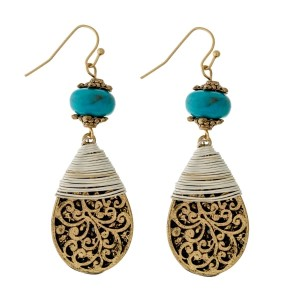 "Metal fishhook earrings with a filigree patterned teardrop shape, a turquoise bead, and two tone wire wrapping details. Approximately 2"" in length."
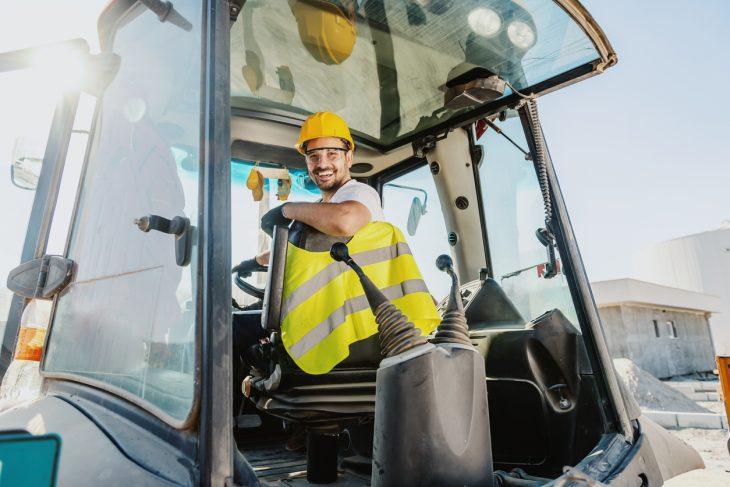 Smiling handsome caucasian worker in overall and with helmet on head driving excavator. concept: small construction equipment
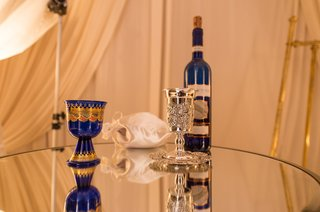 blue-and-gold-cup-and-wine-bottle-silver-kiddush-cup-jewish-wedding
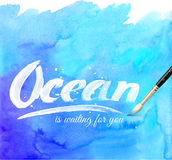Ocean calligraphy sign on blue watercolor Royalty Free Stock Images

--- Task prompt ---
Leaving out the images, repeat the listing above exactly.

--- Task result ---
 "Metal fishhook earrings with a filigree patterned teardrop shape, a turquoise bead, and two tone wire wrapping details. Approximately 2"" in length."
 Smiling handsome caucasian worker in overall and with helmet on head driving excavator. concept: small construction equipment
 blue-and-gold-cup-and-wine-bottle-silver-kiddush-cup-jewish-wedding
Ocean calligraphy sign on blue watercolor Royalty Free Stock Images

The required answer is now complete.